その確認は、これまで作者が思い出したときに手で走らせるだけでした。人の記憶に頼る点検は、忙しい日に飛びます。店に目覚まし時計を置き、決めた時刻に勝手に起きて見回る形にすれば、忘れようがありません。この章では、その目覚まし時計にあたる仕組みを扱います。
Learning goals
この節でできるようになること
- 来客が無くても Worker を動かせる仕組みを日常語で説明できる
- 鳴らす時刻を五つの欄で書けるようになる
- 「時刻が来たら」の入口が「お客さんが来たら」とどう違うかを言える
- 毎日の出典確認をどう組むかの設計を説明できる
16-1 店の目覚まし時計(Cron Triggers とは)
窓口のスタッフは、お客さんが来たときにだけ呼ばれます。 誰も来ない時間に点検をさせるには、別の呼び出し役が要ります。 Cloudflare では、この呼び出し役を Cron Triggers と呼びます。 鳴らす時刻は店舗登録票に書き、マニュアル側は別の章で受けます。 無料のプランでも使え、本数の上限だけが決まっています。 この節のゴールは、来客なしで動く仕組みを説明できることです。
16-2 目覚ましの設定(cron 式)
目覚ましの時刻は、五つの欄が並んだ短い文字列で書きます。 左から分・時・日・月・曜日で、記号で「毎回」「何おきに」を表します。 公式には、毎分・30 分ごと・毎週日曜といった見本が並んでいます。 気をつける点が一つあり、時刻は UTC で読まれます。 曜日の番号の数え方も、他の仕組みとは違います。 この節のゴールは、鳴らしたい時刻を自分で書けることです。

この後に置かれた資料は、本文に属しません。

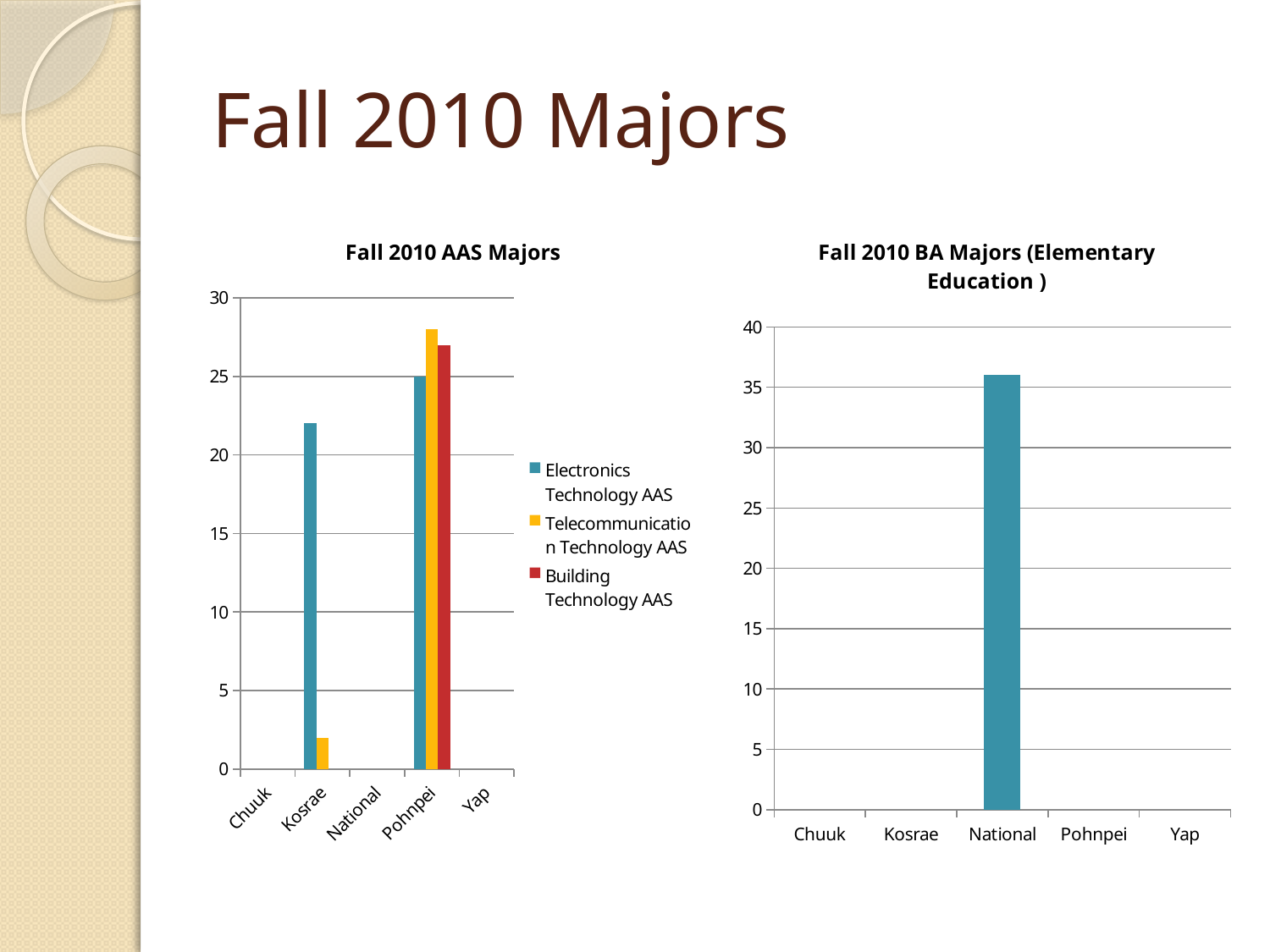
In the 'Fall 2010 AAS Majors' chart, which has the larger Electronics Technology AAS value, Kosrae or Pohnpei? Pohnpei In the 'Fall 2010 BA Majors (Elementary Education )' chart, which category has the highest value? National What kind of chart is the 'Fall 2010 AAS Majors' chart? bar chart What kind of chart is the 'Fall 2010 BA Majors (Elementary Education )' chart? bar chart In the 'Fall 2010 AAS Majors' chart, how many series does the legend list? 3 In the 'Fall 2010 AAS Majors' chart, is the Electronics Technology AAS value for Kosrae greater or less than 20? greater In the 'Fall 2010 AAS Majors' chart, which colour represents Building Technology AAS? red In the 'Fall 2010 AAS Majors' chart, how many categories are shown on the x axis? 5 In the 'Fall 2010 AAS Majors' chart, which category has the highest value for Electronics Technology AAS? Pohnpei In the 'Fall 2010 AAS Majors' chart, is the Telecommunication Technology AAS value for Kosrae greater or less than 5? less In the 'Fall 2010 BA Majors (Elementary Education )' chart, is the value for National greater or less than 35? greater In the 'Fall 2010 BA Majors (Elementary Education )' chart, how many categories are shown on the x axis? 5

16-3 時刻が来たら(scheduled handler)
目覚ましが鳴ったとき、マニュアルのどこが開かれるかを決めます。 Cloudflare では、この章を scheduled handler と呼びます。 お客さんの用件に答える入口とは、呼ぶ相手も返す相手も違います。 手元の試運転でも、合図を送って鳴らしたことにできます。 1 回で使える時間には上限があります。 この節のゴールは、時刻の入口の書き方と試し方を言えることです。
16-4 毎日の出典確認をどう組むか
仕組みが分かったら、毎日の見回りの中身を決めます。 確かめるのは、出典のリンクが生きているかと、本番が返事をするかです。 結果は第 6 章の帳簿に積み、今の状態は第 7 章の付箋に貼ります。 全部無事なら黙り、壊れた時だけ知らせます。 Cloudflare Lab でどう組むかは、この節で予定として書きます。 この節のゴールは、毎日の確認の設計を説明できることです。